%%

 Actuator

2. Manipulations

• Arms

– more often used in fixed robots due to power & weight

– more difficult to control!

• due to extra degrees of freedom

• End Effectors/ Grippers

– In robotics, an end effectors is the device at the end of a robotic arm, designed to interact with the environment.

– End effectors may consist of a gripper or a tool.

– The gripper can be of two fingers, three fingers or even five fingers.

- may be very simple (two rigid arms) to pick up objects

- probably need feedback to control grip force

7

%%

• _EXERCISE REQUIREMENTS_
What is needed is a copy of every line above in which "more" appears.

• _RESPONSE AREA_
– more often used in fixed robots due to power & weight
– more difficult to control!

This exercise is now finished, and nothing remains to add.